A micro-disc-based multiplex method for monitoring emerging SARS-CoV-2 variants using the molecular diagnostic tool Intelli-OVI

Commun Med (Lond). 2024 Aug 9;4(1):161. doi: 10.1038/s43856-024-00582-z.

Abstract

Background: Highly transmissible viruses including SARS-CoV-2 frequently accumulate novel mutations that are detected via high-throughput sequencing. However, there is a need to develop an alternative rapid and non-expensive approach. Here we developed a novel multiplex DNA detection method Intelli-OVI for analysing existing and novel mutations of SARS-CoV-2.

Methods: We have developed Intelli-OVI that includes the micro-disc-based method IntelliPlex and computational algorithms of objective variant identification (OVI). More than 250 SARS-CoV-2 positive samples including wastewater ones were analysed to verify the efficiency of the method.

Dataset excerpts>
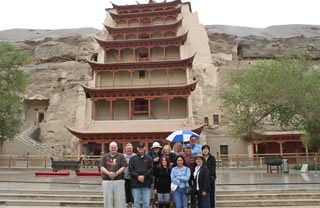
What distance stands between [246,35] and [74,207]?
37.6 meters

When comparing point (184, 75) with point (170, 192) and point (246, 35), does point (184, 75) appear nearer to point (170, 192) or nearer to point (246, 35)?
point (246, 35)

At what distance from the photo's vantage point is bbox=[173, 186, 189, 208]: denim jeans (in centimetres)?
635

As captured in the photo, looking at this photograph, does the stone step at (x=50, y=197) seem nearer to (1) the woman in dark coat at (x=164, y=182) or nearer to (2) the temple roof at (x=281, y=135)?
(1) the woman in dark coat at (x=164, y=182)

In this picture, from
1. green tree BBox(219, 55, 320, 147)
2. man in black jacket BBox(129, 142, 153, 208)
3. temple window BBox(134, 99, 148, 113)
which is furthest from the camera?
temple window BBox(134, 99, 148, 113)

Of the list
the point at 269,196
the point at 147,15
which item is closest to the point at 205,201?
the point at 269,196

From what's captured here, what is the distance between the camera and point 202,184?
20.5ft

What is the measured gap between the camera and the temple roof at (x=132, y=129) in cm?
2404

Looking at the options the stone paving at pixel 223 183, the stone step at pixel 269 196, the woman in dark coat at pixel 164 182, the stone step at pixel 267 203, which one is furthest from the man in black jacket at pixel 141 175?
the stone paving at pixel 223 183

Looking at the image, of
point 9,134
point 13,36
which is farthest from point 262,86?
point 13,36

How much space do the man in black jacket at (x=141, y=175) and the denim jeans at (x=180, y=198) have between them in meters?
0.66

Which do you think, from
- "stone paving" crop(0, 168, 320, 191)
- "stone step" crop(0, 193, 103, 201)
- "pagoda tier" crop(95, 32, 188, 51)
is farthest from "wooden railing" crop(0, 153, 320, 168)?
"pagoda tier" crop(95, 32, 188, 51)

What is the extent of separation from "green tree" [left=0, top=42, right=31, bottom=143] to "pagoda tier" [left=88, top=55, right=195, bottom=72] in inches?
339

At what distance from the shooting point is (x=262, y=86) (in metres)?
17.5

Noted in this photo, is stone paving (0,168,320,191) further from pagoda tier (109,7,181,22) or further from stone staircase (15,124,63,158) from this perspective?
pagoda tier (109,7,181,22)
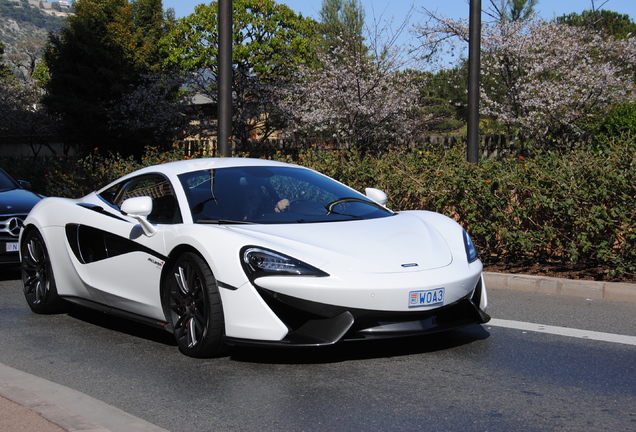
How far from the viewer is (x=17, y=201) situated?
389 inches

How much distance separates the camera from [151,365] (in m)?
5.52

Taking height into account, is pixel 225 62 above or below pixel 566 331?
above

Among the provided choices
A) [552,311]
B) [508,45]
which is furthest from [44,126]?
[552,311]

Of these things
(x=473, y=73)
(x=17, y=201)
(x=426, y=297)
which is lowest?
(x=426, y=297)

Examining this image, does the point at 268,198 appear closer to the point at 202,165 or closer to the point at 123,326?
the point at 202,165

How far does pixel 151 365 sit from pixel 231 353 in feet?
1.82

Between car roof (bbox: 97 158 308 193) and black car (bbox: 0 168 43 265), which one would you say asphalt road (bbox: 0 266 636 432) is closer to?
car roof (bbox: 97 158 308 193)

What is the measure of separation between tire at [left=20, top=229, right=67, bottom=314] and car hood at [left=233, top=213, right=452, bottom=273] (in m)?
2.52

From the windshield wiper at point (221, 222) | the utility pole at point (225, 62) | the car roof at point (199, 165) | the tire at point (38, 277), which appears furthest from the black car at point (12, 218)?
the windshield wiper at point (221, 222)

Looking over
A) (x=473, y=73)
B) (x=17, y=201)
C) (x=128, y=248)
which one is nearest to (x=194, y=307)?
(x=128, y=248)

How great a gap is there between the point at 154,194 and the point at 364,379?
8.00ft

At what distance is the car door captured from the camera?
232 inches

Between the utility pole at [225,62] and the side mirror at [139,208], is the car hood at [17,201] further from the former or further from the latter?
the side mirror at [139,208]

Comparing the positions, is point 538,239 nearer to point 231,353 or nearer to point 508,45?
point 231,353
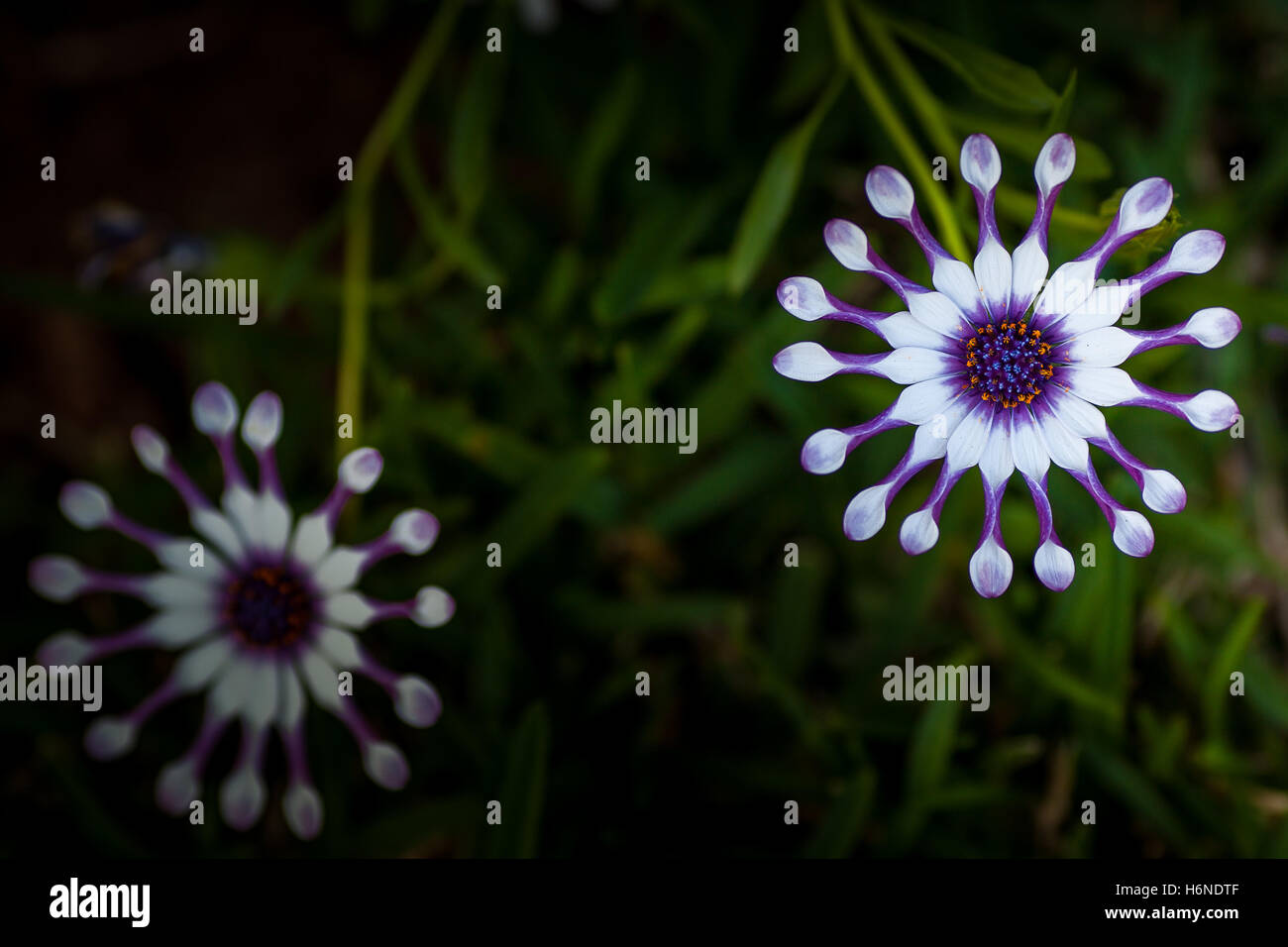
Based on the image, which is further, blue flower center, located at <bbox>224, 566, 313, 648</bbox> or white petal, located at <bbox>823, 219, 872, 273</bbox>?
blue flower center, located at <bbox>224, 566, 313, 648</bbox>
...
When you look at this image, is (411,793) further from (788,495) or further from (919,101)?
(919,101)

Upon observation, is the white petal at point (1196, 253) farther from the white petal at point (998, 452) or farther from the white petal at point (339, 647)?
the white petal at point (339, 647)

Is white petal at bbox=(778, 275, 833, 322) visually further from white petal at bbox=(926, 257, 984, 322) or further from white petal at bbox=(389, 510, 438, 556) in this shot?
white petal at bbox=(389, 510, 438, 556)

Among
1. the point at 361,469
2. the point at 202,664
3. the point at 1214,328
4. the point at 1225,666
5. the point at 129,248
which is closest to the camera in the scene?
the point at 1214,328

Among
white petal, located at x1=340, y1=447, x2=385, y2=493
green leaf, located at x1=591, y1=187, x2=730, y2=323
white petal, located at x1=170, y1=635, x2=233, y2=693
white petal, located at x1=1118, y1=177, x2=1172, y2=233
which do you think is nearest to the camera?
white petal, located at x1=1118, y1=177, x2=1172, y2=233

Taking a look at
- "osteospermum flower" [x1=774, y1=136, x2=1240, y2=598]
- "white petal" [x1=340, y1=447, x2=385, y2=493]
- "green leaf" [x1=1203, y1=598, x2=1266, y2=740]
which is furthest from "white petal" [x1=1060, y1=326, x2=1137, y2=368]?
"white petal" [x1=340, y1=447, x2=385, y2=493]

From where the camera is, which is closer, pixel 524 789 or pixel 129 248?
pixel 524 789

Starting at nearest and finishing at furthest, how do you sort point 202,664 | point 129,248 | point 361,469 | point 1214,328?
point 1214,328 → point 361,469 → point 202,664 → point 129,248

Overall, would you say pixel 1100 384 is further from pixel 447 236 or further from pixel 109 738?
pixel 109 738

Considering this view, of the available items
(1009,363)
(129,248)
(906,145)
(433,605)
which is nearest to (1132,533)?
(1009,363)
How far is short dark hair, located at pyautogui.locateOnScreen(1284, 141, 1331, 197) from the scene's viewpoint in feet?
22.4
--
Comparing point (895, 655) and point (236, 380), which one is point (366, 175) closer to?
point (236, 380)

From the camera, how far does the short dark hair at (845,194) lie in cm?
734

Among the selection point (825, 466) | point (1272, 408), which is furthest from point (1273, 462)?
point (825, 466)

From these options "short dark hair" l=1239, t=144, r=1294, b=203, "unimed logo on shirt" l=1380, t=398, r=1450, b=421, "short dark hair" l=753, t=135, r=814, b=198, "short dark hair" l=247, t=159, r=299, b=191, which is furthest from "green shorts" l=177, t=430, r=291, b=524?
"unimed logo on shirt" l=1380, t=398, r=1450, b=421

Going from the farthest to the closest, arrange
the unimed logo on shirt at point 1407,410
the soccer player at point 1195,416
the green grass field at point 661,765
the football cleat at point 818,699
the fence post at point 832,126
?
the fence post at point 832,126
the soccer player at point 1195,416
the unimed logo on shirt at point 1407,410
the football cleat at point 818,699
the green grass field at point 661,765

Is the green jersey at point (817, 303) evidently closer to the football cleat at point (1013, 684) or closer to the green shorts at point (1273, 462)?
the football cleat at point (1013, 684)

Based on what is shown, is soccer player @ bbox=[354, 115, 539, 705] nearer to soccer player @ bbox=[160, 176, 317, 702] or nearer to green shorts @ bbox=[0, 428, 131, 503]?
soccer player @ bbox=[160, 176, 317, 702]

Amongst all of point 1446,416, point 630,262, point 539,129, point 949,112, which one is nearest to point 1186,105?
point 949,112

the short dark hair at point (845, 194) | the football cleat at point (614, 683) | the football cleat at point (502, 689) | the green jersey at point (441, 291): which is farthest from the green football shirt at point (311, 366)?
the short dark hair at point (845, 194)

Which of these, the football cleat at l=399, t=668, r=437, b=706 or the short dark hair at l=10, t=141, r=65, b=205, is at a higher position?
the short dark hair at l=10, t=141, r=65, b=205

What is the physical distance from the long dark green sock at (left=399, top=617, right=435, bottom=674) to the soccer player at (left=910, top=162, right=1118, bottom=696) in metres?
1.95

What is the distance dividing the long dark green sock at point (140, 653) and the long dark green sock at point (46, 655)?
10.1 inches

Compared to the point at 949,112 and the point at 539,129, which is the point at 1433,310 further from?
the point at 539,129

Task goal>
Please transcribe the part of the Intelli-OVI abstract starting with "Methods: We have" and going on through "of the method.". The entries come from a separate source.

Finished exercise>
Methods: We have developed Intelli-OVI that includes the micro-disc-based method IntelliPlex and computational algorithms of objective variant identification (OVI). More than 250 SARS-CoV-2 positive samples including wastewater ones were analysed to verify the efficiency of the method.